Supreme Court Rejects Limitation on State Agency Funding of Off-Site Mitigation
The California Supreme Court has rejected an argument that, absent a specifically earmarked legislative appropriation, the California State University (CSU) was legally precluded from contributing its fair share of funds to mitigate the “off-site” traffic impacts of a project to expand enrollment at the campus of San Diego State University (SDSU). In City of San Diego, et al., v. Board of Trustees of California State University (August 3, 2015), the Court held that CSU’s erroneous stance was based on a misreading of an earlier Supreme Court decision, City of Marina v. Board of Trustees of California State University (2006) 39 Cal.4th 341 (Marina). The Court decided that CSU’s proposed rule would substantially impair the fundamental statutory directive of the California Environmental Quality Act (CEQA) that “[e]ach public agency shall mitigate or avoid the significant effects on the environment of projects that it carries out or approves whenever it is feasible to do so.”
In Marina, the Court had decided that CEQA required CSU to mitigate the significant traffic, water supply, wastewater and other impacts of an earlier project to expand its CSU Monterey Bay campus, provided it were feasible to do so, regardless of whether those impacts would occur within the campus boundaries.

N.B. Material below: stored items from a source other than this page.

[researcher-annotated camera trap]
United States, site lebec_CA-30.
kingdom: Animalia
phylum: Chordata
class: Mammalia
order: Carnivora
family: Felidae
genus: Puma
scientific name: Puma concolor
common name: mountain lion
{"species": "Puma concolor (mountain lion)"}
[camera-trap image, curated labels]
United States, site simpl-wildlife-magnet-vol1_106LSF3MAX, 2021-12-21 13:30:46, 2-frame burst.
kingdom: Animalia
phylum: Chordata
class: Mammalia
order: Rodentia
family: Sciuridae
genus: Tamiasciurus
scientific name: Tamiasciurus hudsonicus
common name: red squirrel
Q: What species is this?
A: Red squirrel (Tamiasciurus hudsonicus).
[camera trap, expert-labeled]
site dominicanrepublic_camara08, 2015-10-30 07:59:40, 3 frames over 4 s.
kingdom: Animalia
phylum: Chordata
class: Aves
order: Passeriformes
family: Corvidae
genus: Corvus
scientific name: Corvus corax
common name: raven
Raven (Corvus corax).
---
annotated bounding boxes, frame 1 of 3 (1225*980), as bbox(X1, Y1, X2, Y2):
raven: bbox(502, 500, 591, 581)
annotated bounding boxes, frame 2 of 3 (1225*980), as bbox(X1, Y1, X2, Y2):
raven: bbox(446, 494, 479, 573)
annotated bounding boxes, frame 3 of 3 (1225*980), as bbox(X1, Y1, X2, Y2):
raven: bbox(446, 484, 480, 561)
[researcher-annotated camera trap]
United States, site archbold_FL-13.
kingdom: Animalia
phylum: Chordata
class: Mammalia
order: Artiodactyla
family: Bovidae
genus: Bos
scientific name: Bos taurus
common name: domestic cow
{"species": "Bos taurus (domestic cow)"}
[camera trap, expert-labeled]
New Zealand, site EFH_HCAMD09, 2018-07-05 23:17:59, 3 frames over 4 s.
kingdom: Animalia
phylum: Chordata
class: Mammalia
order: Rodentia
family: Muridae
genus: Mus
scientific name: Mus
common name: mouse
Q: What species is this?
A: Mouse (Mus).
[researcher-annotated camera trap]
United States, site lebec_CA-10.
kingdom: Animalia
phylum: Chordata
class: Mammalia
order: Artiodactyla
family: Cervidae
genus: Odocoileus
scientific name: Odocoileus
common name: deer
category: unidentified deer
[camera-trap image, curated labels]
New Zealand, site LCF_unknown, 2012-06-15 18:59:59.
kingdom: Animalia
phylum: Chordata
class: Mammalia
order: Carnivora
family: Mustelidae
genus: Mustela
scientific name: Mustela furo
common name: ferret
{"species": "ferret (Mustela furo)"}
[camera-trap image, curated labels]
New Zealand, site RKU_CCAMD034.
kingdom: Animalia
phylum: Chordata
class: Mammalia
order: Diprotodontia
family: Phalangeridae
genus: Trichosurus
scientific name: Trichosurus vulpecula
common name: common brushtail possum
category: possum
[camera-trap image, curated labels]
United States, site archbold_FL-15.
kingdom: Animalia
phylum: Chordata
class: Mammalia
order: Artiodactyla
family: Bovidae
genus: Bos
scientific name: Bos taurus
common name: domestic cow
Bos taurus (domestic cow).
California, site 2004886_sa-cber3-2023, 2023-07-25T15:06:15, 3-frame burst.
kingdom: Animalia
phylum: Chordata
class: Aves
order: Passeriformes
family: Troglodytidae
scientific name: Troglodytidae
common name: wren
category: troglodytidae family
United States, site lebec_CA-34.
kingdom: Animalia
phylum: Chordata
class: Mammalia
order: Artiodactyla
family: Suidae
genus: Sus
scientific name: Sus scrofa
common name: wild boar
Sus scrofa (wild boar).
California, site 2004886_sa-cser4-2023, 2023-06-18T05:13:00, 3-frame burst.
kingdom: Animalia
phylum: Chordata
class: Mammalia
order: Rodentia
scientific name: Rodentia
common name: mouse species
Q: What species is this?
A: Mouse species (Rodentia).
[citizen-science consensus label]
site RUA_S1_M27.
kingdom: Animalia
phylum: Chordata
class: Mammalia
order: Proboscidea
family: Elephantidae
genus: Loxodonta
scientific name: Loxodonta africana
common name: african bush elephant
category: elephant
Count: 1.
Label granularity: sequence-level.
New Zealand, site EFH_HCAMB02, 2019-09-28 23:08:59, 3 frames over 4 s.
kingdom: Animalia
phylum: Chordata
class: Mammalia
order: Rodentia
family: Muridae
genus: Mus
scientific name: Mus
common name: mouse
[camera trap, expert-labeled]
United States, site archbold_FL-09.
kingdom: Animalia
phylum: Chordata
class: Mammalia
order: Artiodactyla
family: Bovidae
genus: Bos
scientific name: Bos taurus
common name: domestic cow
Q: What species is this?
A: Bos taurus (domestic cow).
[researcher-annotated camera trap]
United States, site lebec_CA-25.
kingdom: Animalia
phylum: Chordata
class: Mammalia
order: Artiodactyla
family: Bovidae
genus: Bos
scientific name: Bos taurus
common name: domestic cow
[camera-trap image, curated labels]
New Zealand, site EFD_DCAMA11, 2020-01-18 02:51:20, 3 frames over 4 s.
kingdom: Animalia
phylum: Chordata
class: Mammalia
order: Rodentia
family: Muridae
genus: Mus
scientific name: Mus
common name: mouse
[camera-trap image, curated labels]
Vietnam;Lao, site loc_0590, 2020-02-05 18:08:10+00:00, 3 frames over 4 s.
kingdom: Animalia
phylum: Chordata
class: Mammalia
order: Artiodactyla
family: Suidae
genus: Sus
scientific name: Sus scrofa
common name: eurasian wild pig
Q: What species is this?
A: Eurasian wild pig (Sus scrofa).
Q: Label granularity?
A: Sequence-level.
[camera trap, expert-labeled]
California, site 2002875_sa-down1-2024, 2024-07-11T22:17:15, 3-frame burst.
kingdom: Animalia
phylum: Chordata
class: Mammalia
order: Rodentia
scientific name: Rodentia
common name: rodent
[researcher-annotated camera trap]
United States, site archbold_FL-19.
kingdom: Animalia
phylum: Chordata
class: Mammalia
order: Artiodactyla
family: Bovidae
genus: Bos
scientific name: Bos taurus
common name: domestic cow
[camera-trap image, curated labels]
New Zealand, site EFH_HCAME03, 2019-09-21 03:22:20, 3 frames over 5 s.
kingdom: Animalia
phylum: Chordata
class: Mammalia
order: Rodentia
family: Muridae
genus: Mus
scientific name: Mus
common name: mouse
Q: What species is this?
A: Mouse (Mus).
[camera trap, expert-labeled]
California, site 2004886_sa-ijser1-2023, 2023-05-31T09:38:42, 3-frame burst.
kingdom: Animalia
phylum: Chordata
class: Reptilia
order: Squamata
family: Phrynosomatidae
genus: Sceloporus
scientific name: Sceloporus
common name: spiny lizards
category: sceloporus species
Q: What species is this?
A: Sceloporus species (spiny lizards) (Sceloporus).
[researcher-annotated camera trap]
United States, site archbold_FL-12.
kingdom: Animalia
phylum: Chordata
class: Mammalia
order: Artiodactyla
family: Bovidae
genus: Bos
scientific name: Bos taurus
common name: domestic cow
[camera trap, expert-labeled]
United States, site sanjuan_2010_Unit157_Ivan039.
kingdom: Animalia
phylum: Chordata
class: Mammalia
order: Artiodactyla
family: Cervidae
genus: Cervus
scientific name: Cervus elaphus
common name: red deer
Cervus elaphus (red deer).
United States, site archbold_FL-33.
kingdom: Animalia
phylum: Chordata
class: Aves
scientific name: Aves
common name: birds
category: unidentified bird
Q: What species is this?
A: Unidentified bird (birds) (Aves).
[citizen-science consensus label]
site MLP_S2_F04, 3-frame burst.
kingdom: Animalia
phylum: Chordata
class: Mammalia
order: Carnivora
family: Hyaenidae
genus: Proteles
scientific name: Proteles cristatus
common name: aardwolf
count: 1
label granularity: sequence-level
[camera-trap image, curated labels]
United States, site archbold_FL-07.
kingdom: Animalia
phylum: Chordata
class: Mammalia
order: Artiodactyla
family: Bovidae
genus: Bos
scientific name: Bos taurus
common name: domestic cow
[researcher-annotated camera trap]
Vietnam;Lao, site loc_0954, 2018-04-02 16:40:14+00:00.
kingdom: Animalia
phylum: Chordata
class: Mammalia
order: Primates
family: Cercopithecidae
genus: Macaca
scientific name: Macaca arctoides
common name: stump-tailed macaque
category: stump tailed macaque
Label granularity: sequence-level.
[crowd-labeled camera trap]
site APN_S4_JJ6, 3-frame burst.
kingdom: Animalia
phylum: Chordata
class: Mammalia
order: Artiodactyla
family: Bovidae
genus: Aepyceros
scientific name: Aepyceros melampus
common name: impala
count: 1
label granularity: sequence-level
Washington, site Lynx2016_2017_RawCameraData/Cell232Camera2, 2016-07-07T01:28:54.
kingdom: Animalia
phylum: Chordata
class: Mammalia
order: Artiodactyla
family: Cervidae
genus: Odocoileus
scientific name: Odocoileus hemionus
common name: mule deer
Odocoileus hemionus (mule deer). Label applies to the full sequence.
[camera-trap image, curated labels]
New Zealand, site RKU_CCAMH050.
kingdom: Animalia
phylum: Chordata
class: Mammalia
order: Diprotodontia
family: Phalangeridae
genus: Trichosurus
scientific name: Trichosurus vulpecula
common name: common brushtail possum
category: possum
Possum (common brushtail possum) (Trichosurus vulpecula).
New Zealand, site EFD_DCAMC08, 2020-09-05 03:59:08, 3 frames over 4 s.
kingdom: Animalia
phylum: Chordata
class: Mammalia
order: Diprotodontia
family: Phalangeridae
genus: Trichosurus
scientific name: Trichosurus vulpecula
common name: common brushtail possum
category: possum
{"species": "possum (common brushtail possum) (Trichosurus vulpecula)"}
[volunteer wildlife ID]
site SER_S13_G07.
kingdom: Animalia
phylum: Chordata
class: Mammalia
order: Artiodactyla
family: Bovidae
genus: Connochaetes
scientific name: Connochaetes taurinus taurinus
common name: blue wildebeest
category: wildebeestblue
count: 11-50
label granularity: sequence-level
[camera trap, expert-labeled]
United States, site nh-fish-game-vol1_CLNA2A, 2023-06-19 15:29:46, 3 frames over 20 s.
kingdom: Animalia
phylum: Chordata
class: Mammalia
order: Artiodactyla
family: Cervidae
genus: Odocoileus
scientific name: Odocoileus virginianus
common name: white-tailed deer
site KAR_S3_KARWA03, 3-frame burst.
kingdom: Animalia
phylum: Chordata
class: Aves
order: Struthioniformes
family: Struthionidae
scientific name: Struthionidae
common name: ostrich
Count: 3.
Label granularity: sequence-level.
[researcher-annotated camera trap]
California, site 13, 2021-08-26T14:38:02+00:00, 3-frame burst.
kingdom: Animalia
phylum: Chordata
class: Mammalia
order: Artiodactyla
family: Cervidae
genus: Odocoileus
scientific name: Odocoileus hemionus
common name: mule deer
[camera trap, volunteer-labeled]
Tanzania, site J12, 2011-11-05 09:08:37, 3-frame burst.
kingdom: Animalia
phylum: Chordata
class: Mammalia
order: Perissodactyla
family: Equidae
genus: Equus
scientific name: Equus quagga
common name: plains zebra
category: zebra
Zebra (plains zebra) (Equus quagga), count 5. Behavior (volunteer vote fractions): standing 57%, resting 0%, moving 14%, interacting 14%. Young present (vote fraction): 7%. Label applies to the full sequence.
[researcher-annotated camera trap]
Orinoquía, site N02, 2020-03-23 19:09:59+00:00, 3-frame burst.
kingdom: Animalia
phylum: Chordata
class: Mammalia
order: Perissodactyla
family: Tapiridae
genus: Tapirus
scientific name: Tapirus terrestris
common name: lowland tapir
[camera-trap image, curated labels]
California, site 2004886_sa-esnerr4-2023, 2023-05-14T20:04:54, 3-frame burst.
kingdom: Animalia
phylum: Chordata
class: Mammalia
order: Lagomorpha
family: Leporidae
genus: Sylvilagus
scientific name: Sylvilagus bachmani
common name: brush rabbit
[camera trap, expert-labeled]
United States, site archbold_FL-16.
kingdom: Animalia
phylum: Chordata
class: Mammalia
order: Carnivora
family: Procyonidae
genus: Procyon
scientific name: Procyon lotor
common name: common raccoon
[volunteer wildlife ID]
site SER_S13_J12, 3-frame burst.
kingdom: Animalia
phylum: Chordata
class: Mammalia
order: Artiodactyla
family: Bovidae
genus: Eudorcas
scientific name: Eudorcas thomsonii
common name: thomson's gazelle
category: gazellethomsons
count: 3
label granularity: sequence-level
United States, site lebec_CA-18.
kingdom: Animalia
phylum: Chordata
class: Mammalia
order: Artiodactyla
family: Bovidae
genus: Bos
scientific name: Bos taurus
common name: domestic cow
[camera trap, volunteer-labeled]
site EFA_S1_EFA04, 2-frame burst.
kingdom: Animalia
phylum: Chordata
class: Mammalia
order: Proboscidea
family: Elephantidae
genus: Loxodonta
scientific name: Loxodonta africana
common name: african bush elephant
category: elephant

In that case, the Court dismissed as “beside the point” arguments that CSU “lack[ed] the power to construct infrastructure improvements away from campus on land [CSU] did not own and control”; the Court observed that CEQA permits an agency to pay third parties to perform necessary acts of mitigation on lands it does not control. In dictum, however, the Court in Marina noted that sometimes a public agency will be unable to “purchase” such off-site mitigation: “Moreover, a state agency’s power to mitigate its project’s effects through voluntary mitigation payments is ultimately subject to legislative control; if the Legislature does not appropriate the money, the power does not exist.” (Marina, supra, 30 Cal.App.4th at 367.)
In 2007, CSU prepared an Environmental Impact Report (EIR) for a campus master plan revision for SDSU that would add more than 600,000 square feet of building space and increase enrollment by more than 10,000 students. The EIR determined that traffic associated with the project would significantly affect numerous off-campus intersections and street and freeway segments. The EIR identified the specific roadway improvements to reduce or avoid those impacts, and also calculated CSU’s “fair share” contribution of funding for the necessary improvements.
However, CSU did not pledge to pay its calculated fair share. Instead, in reliance on Marina, the CSU Board of Trustees found that “the university’s fair-share funding commitment is necessarily conditioned up[on] requesting and obtaining funds from the California Legislature. If the Legislature does not provide the funding, or if funding is significantly delayed, all identified significant impacts would remain significant and unavoidable.” Then, finding that “there are no feasible mitigation measures that would reduce the identified significant impacts to a level of less than significant,” the CSU Board approved the SDSU expansion project, based on a “statement of overriding considerations” – i.e., a finding, allowed under CEQA, that the virtues of a project support its approval notwithstanding its significant and unavoidable environmental impacts. For several consecutive years, CSU requested the Legislature to appropriate money for mitigation of the project’s off-site impacts, but no such appropriations have materialized.
In deciding the instant lawsuit, brought by the City of San Diego and other local agencies, the Supreme Court held that CSU’s reliance on Marina was misplaced. The Court held that the dictum in Marina was “simply an overstatement,” and that CEQA permits a public agency to mitigate the effects of its projects using any and all of its discretionary powers – not just the power to spend legislative appropriations. The Court noted that CSU itself had committed discretionary funding to mitigate the on-campus impacts of the SDSU expansion project without waiting on a specific legislative appropriation for that purpose, and held that under Marina, such a distinction between on- and off-site mitigation was “legally unsupportable.” The Court also held that CSU’s interpretation of CEQA would unreasonably require that all state agencies (not just CSU) must seek special legislative appropriations for off-site mitigation, “forcing the Legislature to sit as a standing environmental review board” in a manner not provided under CEQA.
The Court stated that it was unaware of any other state agency that interpreted Marina in the same way as CSU. However, the Court pointedly observed that CSU had relied on its mistaken interpretation of Marina in several other instances – including in a “similar case” pending before the Supreme Court: City of Hayward v. Trustees of the California State University. The Court’s latest ruling and comments substantially narrow the ability of state agencies to avoid paying mitigation costs for off-site impacts.